===== Quoted passage =====

Al Akhawayn University, Ifrane, Morocco
Women's rights are often seen as an achievement of Western secular societies. However, gender equality is a hotly debated topic in many Muslim-majority countries as well. In Morocco, not a week goes by without a major journal, newspaper, TV or radio station discussing an aspect of women's rights. Most recently, in November 2013, parliament discussed passage of a law that would criminalize sexual harassment, triggering an official discourse about this widespread problem in Morocco. (After several months of acrimonious debate, parliament unanimously voted to scrap the law at the end of January 2014.)
Still, the world mostly hears about women's rights issues in the Muslim world when there is a particularly egregious case of oppression, discrimination, or cruelty, such as the 2012 case of 16 year-old Amina Filali, who killed herself after being forced by her parents and the court to marry her rapist. Article 475 of the Moroccan Penal Code provides that whoever "abducts or deceives" a minor, without using violence, threat or fraud, can escape prosecution and imprisonment if the abductor marries the victim. This provision in the law has mostly been applied in cases of rape when the woman has been coerced to marry the man who violated her.

=====

Activity 1
Rewrite the paragraph of the passage on women's rights in Morocco that begins "Still, the world mostly hears" in a shorter form, keeping its main facts.
Activity 2
Reproduce the stretch of the passage on women's rights in Morocco from "Al Akhawayn University, Ifrane, Morocco" through "of January 2014.)" word for word.
Activity 3
For each statement below, say yes or no to whether it agrees with the passage on women's rights in Morocco, and quote the deciding words: (a) The Moroccan parliament discussed a law against sexual harassment in November 2013. (b) Amina Filali was 18 years old. (c) Article 475 covers only cases in which violence is used.
The listing that follows is not required for any of the work here.

===== Data for review =====

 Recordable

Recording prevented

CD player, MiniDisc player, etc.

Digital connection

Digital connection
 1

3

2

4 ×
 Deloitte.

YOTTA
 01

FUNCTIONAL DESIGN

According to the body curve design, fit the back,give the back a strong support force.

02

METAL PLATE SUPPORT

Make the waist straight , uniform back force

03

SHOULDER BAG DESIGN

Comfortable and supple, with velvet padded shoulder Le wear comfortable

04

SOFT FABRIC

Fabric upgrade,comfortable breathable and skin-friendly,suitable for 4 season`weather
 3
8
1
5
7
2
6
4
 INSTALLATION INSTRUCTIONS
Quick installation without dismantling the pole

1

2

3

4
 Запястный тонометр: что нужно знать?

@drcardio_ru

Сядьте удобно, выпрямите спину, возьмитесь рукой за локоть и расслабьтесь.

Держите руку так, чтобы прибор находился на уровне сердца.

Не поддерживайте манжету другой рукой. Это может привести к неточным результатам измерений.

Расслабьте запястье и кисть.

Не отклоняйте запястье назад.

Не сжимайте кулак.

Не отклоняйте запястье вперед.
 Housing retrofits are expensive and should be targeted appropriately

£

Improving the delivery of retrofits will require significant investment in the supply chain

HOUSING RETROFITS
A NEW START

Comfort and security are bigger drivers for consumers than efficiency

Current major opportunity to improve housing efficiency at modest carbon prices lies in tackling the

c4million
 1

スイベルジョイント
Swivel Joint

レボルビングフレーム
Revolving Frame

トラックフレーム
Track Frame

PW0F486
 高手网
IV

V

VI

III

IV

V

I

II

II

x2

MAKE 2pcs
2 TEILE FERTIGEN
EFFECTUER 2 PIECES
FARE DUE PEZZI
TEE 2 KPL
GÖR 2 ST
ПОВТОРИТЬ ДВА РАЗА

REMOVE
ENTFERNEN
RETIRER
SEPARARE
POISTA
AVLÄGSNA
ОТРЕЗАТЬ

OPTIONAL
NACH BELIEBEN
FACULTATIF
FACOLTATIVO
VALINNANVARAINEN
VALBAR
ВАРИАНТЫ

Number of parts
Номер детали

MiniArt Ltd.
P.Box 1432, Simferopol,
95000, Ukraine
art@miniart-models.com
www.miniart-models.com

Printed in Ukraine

=====

Expected answer 1
The world mostly hears about women's rights issues in the Muslim world only through egregious cases. One example is 16-year-old Amina Filali, who in 2012 killed herself after her parents and the court forced her to marry her rapist. Under Article 475 of the Moroccan Penal Code, anyone who "abducts or deceives" a minor without violence, threat or fraud can avoid prosecution and imprisonment by marrying the victim. The provision has mostly been used in rape cases to coerce women into marrying the men who violated them.

Expected answer 2
Al Akhawayn University, Ifrane, Morocco
Women's rights are often seen as an achievement of Western secular societies. However, gender equality is a hotly debated topic in many Muslim-majority countries as well. In Morocco, not a week goes by without a major journal, newspaper, TV or radio station discussing an aspect of women's rights. Most recently, in November 2013, parliament discussed passage of a law that would criminalize sexual harassment, triggering an official discourse about this widespread problem in Morocco. (After several months of acrimonious debate, parliament unanimously voted to scrap the law at the end of January 2014.)

Expected answer 3
(a) Yes: "Most recently, in November 2013, parliament discussed passage of a law that would criminalize sexual harassment"
(b) No: "the 2012 case of 16 year-old Amina Filali"
(c) No: "without using violence, threat or fraud"